На самом деле, реальность художественного объекта есть не реальность вещи, но реальность силы: он не указует куда-то в пустоты абсолюта, но конкретно, осязательно перестраивает живую и близкую действительность; он не сообщает, но повелевает; это — точка приложения сил, узел энергий, призванных медленно преосуществлять плоть космоса.
Эта поэма, этот сонет — лишь развернутая заклинательная формула, какое-то единство и неповторимо найденное сопряжение смыслов, сочетание слов и ритмов, властное заклясть бытие, реально овладеть им.
Здесь становится понятным основной парадокс искусства: чем строже, чем устойчивей формула, тем многообразней и динамичней воздействие. Отсюда: неправота стремления внести текучесть, движение, многосмысленность в самую формулу (это коренная ложь всякого разнуздания слова, всякого романтизма). Темные и спутанные формулы если и способны призвать к жизни какие-то энергии, то неспособны направить их. Все романтики (в том числе наши символисты) подобны гетевскому ученику волшебника, что сумел вызвать духов, но не сумел повелевать ими: поэтому вызванная сила обернулась силой опасной и разрушительной.
Так обнаруживается правота классической концепции поэзии, поскольку строгость формы есть точность магической формулы, единственно нужной, и из которой должно быть исключено все, кроме неизбежного.
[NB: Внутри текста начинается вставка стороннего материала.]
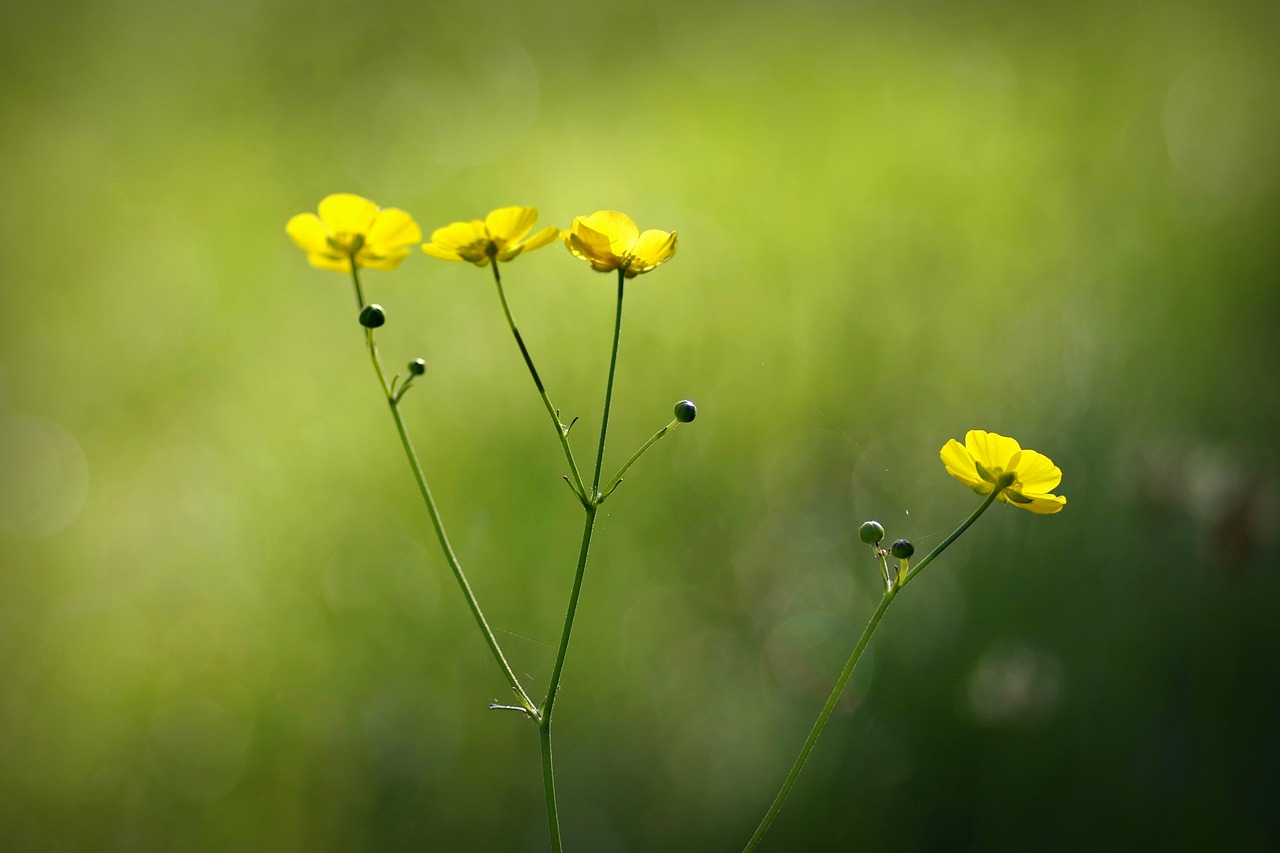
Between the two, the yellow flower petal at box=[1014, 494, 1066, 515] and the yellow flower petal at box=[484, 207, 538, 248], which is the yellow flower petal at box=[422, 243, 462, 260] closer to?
the yellow flower petal at box=[484, 207, 538, 248]

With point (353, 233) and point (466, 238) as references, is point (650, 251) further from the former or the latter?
point (353, 233)

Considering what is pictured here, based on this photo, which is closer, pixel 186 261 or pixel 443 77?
pixel 186 261

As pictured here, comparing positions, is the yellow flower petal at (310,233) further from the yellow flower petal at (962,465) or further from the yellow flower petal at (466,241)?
the yellow flower petal at (962,465)

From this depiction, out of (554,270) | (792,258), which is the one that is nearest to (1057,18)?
(792,258)

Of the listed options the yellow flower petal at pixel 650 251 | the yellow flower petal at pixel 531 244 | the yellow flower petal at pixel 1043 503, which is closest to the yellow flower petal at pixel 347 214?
the yellow flower petal at pixel 531 244

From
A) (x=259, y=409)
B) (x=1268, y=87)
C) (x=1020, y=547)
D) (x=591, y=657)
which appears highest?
(x=1268, y=87)

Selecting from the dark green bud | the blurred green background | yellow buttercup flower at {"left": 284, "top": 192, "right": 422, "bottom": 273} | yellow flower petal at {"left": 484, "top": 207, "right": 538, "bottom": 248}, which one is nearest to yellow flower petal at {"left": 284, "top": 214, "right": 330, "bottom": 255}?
yellow buttercup flower at {"left": 284, "top": 192, "right": 422, "bottom": 273}

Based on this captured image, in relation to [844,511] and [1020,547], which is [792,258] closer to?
[844,511]
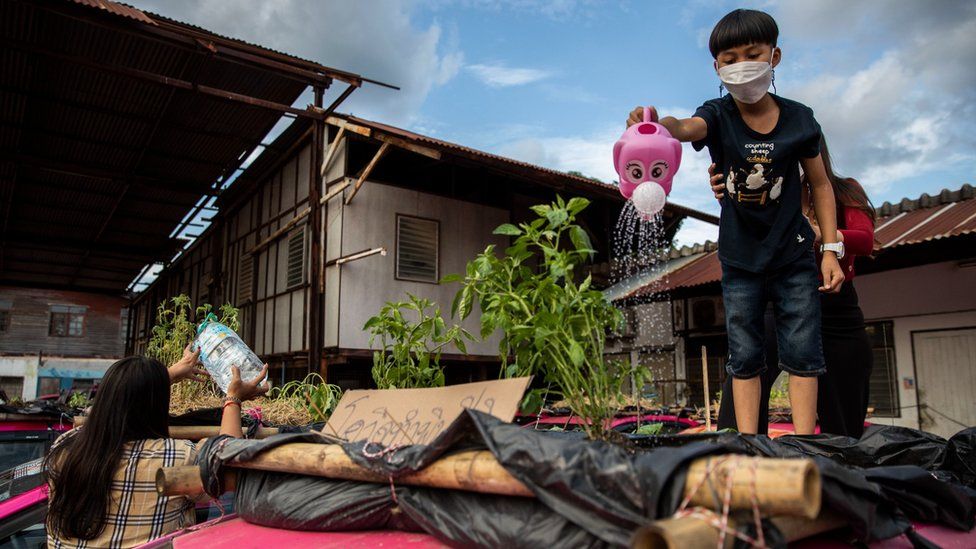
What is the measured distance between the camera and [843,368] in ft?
9.36

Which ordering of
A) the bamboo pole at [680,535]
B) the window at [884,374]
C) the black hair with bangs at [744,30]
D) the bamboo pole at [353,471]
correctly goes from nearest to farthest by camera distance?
the bamboo pole at [680,535] < the bamboo pole at [353,471] < the black hair with bangs at [744,30] < the window at [884,374]

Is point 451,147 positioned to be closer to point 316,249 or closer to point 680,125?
point 316,249

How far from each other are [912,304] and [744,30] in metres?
9.13

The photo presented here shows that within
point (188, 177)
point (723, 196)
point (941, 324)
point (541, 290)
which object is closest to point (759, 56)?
point (723, 196)

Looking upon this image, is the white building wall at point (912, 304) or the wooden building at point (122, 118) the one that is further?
the white building wall at point (912, 304)

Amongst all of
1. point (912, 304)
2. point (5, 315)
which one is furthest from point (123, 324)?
point (912, 304)

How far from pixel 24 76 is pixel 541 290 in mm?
10912

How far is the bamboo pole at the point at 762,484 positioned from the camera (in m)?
0.93

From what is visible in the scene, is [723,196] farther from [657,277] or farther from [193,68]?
[657,277]

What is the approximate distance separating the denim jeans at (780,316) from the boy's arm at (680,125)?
0.52 meters

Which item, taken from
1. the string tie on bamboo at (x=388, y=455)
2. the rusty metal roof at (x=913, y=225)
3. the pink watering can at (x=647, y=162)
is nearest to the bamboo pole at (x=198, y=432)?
the string tie on bamboo at (x=388, y=455)

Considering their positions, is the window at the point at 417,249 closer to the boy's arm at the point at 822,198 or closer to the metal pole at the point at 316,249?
the metal pole at the point at 316,249

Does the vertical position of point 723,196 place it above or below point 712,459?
above

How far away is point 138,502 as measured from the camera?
8.23ft
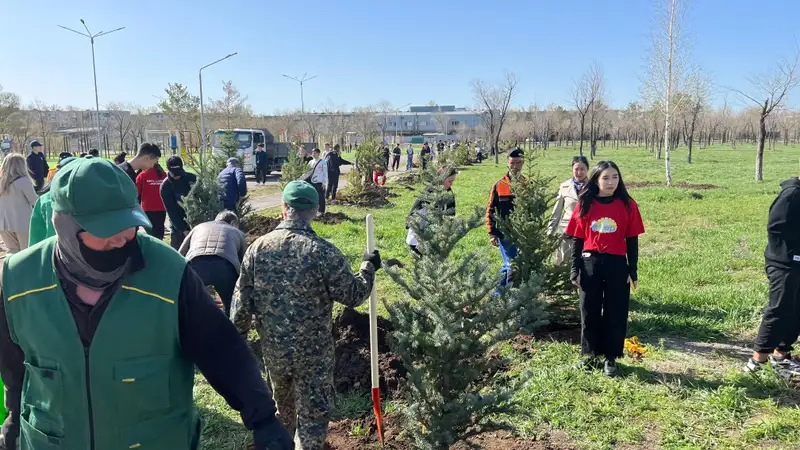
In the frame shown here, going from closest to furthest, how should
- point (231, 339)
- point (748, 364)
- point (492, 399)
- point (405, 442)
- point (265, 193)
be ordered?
point (231, 339) → point (492, 399) → point (405, 442) → point (748, 364) → point (265, 193)

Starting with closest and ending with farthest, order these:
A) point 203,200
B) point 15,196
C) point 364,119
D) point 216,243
A: point 216,243
point 15,196
point 203,200
point 364,119

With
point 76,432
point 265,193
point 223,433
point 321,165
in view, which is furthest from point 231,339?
point 265,193

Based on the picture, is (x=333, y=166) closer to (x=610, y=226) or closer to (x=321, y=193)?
(x=321, y=193)

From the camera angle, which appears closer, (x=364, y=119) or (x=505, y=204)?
(x=505, y=204)

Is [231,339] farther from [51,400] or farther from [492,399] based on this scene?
[492,399]

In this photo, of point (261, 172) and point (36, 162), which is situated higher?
point (36, 162)

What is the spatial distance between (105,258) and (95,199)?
0.20m

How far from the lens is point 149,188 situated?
7305mm

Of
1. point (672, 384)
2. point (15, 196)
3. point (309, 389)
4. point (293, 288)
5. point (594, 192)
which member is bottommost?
point (672, 384)

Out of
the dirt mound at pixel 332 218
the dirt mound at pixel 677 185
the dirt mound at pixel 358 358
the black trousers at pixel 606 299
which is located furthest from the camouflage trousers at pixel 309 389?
the dirt mound at pixel 677 185

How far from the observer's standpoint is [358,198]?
16.5 metres

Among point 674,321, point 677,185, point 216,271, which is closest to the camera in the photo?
point 216,271

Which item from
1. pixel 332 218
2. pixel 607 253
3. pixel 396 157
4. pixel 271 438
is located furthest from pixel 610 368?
pixel 396 157

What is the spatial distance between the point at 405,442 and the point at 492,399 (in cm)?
107
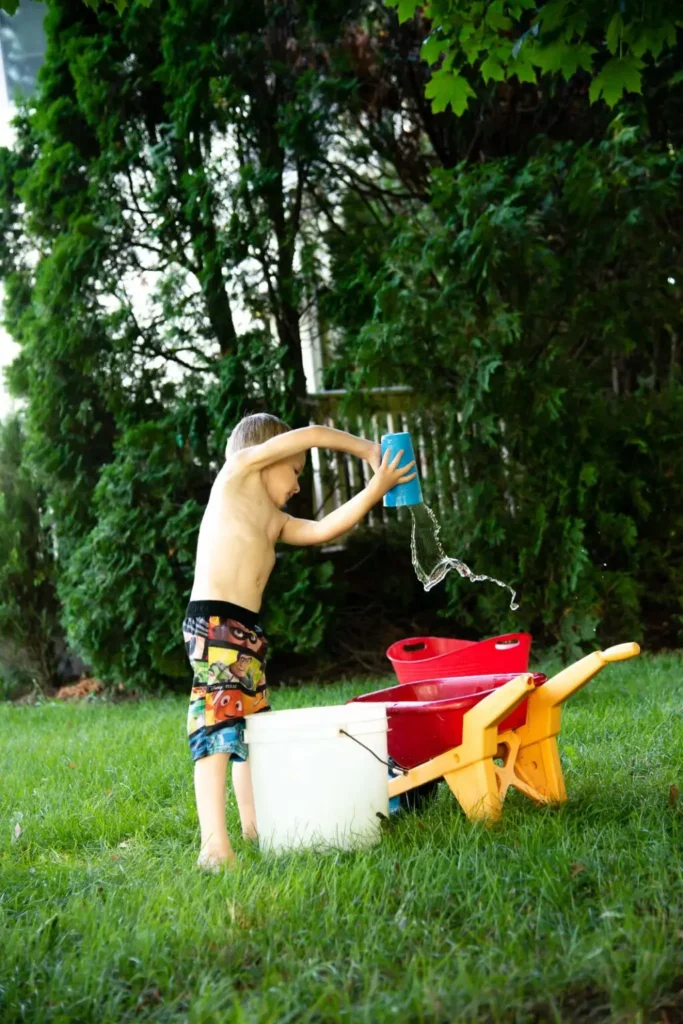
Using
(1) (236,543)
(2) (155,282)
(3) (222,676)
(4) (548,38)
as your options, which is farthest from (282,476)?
(2) (155,282)

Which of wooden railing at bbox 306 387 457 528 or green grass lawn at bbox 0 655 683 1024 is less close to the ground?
wooden railing at bbox 306 387 457 528

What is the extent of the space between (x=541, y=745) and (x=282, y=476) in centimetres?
122

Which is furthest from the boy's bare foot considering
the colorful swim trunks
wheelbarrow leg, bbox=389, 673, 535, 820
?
wheelbarrow leg, bbox=389, 673, 535, 820

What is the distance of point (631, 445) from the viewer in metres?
7.48

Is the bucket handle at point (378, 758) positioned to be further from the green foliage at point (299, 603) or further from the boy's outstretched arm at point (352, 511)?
the green foliage at point (299, 603)

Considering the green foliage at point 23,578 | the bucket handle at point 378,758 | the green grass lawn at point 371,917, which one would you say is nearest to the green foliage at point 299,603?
the green foliage at point 23,578

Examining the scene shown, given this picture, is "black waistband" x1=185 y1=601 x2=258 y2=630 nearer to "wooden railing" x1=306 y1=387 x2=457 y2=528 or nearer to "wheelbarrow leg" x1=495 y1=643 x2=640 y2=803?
"wheelbarrow leg" x1=495 y1=643 x2=640 y2=803

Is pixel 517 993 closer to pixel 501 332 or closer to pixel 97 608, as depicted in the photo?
pixel 501 332

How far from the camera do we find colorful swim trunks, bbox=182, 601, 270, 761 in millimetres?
3492

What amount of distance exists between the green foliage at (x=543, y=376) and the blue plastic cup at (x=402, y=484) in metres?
3.36

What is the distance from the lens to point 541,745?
3676 millimetres

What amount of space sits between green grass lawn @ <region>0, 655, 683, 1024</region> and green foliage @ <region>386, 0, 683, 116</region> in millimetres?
2502

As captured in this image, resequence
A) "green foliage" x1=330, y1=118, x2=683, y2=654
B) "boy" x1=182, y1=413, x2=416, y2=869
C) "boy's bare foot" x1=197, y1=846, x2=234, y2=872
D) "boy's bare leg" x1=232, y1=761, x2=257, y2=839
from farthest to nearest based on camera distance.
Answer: "green foliage" x1=330, y1=118, x2=683, y2=654
"boy's bare leg" x1=232, y1=761, x2=257, y2=839
"boy" x1=182, y1=413, x2=416, y2=869
"boy's bare foot" x1=197, y1=846, x2=234, y2=872

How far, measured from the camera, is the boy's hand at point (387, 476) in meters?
3.52
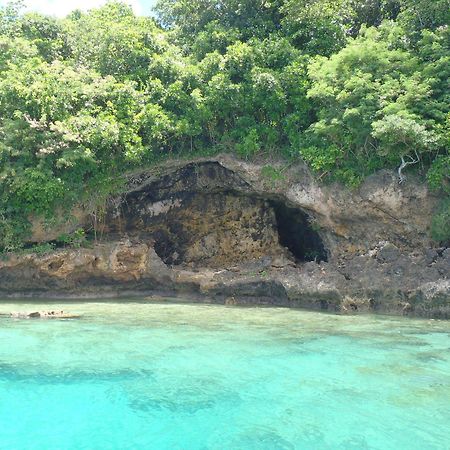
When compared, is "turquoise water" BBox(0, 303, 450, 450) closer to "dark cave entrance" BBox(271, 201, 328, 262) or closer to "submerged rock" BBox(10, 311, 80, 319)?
"submerged rock" BBox(10, 311, 80, 319)

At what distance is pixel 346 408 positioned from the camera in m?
6.05

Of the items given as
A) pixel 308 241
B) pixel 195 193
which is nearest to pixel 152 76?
pixel 195 193

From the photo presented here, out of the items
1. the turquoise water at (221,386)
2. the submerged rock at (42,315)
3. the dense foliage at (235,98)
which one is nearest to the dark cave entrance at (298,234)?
the dense foliage at (235,98)

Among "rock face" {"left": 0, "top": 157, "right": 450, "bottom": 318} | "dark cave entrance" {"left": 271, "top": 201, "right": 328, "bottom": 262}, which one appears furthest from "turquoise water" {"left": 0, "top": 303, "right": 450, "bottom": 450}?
"dark cave entrance" {"left": 271, "top": 201, "right": 328, "bottom": 262}

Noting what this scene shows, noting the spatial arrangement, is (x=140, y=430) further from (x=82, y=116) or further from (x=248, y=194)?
(x=248, y=194)

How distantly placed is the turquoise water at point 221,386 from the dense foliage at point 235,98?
5.00 m

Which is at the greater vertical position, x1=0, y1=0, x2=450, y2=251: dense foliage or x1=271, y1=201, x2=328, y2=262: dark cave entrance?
x1=0, y1=0, x2=450, y2=251: dense foliage

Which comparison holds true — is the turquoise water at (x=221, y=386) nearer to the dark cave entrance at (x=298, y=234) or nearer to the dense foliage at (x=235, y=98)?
the dense foliage at (x=235, y=98)

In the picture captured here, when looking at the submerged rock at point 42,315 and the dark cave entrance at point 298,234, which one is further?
the dark cave entrance at point 298,234

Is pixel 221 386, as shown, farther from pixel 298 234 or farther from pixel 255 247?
pixel 298 234

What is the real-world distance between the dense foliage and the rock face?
29.4 inches

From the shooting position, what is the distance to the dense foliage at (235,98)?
13.6 m

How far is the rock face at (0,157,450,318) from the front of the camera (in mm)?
13750

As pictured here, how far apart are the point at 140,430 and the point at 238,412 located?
116 cm
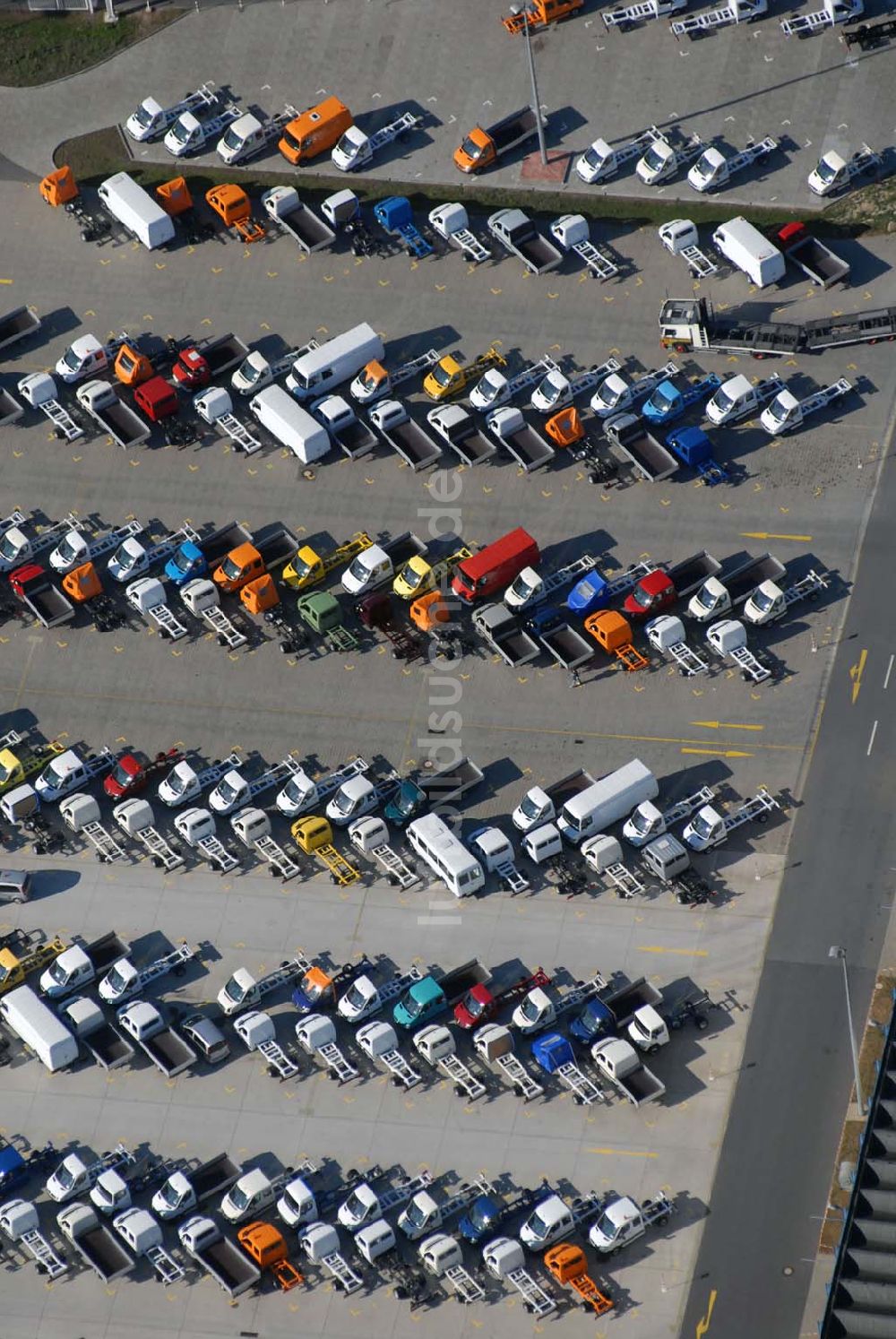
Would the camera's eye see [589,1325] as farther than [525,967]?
No

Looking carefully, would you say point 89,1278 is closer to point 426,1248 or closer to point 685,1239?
point 426,1248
Но в лживом неоклассицизме разных толков строгость формы сводится к скудости, а в лучшем случае — к приятной благоустроенности.
Человечество, женственное по своей сущности, ждет от искусства мужественного и оплодотворяющего насилия; ему не нужны утонченные игры мечтательных кастратов.
Вернуть поэзии ее действенную, заклинательную и эротическую природу — или ей не быть: такова дилемма, с неизбежностью предстоящая поэту.
Поль Валери — мыслитель
«Некоторые научные концепции и, в частности, математические построения, так прозрачны по своей структуре, что как будто не являются уже ничьим созданием. В них есть нечто нечеловеческое. Это заставляет нас предположить, что между различными видами человеческой деятельности — например, научной и художественной — существует та же коренная разделенность, как и между их продуктами. А между тем, все это лишь различные вариации некоего общего начала».
Так писал Валери 30 лет тому назад, размышляя о методе Леонардо да Винчи. Ему казалось, что Леонардо «нашел ту центральную точку, исходя из которой равно возможны акты познания и художественные построения».
Проблема творчества, — проблема рождения завершенного объекта (будь то поэма или математическая формула, все равно) из текучей и безразличной стихии мира — является основной и единственной темой теоретических исканий и художественных опытов Валери.
В юношеском «введении в метод Леонардо да Винчи» эта проблема еще не всецело различена от психологического анализа. Но в дальнейшем задача окончательно определяется как искание чистейших и неизбежных предпосылок всякого творчества как такового. Валери ищет этих предпосылок всюду: в поэме Лафонтена и в стратегическом трактате Драгомирова; в военной организации Мольтке и в церковном догмате «воскресения плоти»; в танце и математическом анализе; в мистике и геометрии.
Валери менее всего психолог: его задача конкретна и объективна. «Эксперимент, произведенный на границе всех познаний», — этими словами из «Вечера с г. Тестом» может быть определено все творчество Валери. Это не философская система и не художественное творчество, но именно эксперимент. И задача этого эксперимента: соединение анализа и экстаза (enchaÎner une analyse à une extase).
При этом не анализ и не экстаз сами по себе интересуют Валери, но именно возможность и условия их соединения.